■ **Task to carry out**
Write out exactly, with no other output, the lines below from the one that contains "In terms of" through the end.

■ **Data extract**
::::::::

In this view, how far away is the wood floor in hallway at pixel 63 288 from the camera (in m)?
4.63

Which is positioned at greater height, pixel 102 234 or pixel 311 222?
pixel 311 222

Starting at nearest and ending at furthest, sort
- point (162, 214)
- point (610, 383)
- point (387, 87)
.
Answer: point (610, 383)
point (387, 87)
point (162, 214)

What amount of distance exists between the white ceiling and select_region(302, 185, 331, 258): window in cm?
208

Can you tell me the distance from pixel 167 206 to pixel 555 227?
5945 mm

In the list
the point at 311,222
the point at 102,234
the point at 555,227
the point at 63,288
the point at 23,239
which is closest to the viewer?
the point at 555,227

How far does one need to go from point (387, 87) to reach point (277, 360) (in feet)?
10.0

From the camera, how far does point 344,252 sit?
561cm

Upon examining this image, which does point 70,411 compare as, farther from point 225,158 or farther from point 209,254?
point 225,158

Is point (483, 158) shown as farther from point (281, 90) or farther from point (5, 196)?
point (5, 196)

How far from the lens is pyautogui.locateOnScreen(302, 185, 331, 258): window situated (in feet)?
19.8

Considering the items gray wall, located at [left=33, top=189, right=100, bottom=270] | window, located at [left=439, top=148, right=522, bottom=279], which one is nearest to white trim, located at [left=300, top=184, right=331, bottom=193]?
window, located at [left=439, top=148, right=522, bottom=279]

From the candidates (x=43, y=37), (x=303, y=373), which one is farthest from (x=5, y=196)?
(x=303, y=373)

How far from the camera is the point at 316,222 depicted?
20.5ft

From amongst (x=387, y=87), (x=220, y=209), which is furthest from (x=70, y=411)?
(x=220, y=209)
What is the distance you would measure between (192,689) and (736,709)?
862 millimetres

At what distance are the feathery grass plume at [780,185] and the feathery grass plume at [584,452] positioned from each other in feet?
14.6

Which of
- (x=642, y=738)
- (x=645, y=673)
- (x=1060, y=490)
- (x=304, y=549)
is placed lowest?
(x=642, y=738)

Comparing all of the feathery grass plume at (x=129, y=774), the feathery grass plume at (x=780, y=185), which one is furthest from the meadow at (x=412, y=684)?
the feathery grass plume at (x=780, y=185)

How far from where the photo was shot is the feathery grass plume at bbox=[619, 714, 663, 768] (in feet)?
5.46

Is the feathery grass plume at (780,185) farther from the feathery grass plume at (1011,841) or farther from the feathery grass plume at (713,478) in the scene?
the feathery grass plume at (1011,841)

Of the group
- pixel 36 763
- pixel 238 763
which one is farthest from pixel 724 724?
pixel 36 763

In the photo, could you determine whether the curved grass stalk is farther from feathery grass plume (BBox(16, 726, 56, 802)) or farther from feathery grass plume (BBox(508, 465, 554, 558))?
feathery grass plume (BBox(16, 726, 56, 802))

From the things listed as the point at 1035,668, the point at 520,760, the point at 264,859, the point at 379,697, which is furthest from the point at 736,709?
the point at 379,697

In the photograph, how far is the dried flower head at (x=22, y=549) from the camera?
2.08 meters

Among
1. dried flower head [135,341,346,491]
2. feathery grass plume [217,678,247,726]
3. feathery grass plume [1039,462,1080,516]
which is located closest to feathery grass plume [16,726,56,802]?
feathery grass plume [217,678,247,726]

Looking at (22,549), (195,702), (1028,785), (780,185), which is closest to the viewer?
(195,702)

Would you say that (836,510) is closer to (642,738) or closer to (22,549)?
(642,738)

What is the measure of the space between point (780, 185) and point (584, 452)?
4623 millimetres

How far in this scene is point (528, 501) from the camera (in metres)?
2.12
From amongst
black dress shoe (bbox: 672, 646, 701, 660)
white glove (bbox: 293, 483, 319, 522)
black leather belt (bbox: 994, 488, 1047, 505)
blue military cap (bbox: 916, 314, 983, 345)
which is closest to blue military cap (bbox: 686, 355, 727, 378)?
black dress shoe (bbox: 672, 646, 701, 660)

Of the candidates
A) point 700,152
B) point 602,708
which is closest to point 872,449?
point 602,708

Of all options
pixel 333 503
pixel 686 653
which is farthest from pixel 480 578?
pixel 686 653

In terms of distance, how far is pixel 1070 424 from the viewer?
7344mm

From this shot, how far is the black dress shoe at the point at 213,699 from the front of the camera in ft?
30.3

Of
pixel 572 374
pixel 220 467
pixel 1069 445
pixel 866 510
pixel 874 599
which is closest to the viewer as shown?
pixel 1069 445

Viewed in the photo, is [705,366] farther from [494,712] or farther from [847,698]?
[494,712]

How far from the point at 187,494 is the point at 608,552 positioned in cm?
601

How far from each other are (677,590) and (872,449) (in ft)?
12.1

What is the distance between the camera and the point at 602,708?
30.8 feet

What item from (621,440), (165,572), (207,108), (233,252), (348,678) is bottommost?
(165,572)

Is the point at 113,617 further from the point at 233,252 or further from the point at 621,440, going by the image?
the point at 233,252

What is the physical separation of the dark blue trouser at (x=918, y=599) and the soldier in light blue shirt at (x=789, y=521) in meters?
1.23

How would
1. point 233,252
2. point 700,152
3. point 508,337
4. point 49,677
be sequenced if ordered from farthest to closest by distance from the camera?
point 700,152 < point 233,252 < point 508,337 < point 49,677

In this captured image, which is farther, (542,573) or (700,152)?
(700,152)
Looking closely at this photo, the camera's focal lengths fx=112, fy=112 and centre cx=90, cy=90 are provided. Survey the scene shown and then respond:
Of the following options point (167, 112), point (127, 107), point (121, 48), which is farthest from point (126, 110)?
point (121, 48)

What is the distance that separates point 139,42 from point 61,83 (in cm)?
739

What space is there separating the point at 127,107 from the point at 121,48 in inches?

::::::::

■ **Exercise solution**
In terms of distance, how far is pixel 1070 424 from the viewer?
7344mm

From this shot, how far is the black dress shoe at the point at 213,699 from the front of the camera in ft?
30.3

Of
pixel 572 374
pixel 220 467
pixel 1069 445
pixel 866 510
pixel 874 599
which is closest to the viewer as shown?
pixel 1069 445

Viewed in the photo, is [705,366] farther from [494,712] or farther from [847,698]?
[494,712]

How far from the point at 187,494 is the point at 608,552 positioned in cm?
601

How far from each other are (677,590) and (872,449) (in ft)?
12.1

What is the distance between the camera and the point at 602,708?
30.8 feet

What item from (621,440), (165,572), (207,108), (233,252), (348,678) is bottommost?
(165,572)

Is the point at 113,617 further from the point at 233,252 or further from the point at 621,440, going by the image?
the point at 233,252

What is the physical separation of the dark blue trouser at (x=918, y=599) and the soldier in light blue shirt at (x=789, y=521) in meters?
1.23

How would
1. point 233,252
2. point 700,152
3. point 508,337
4. point 49,677
be sequenced if ordered from farthest to closest by distance from the camera?
point 700,152 < point 233,252 < point 508,337 < point 49,677

In this captured image, which is farther, (542,573) or (700,152)?
(700,152)
Looking closely at this photo, the camera's focal lengths fx=112, fy=112 and centre cx=90, cy=90 are provided. Survey the scene shown and then respond:
Of the following options point (167, 112), point (127, 107), point (121, 48), which is farthest from point (126, 110)?
point (121, 48)

What is the distance that separates point 139,42 from point 61,83 (in cm)?
739

What space is there separating the point at 127,107 from the point at 121,48 in inches?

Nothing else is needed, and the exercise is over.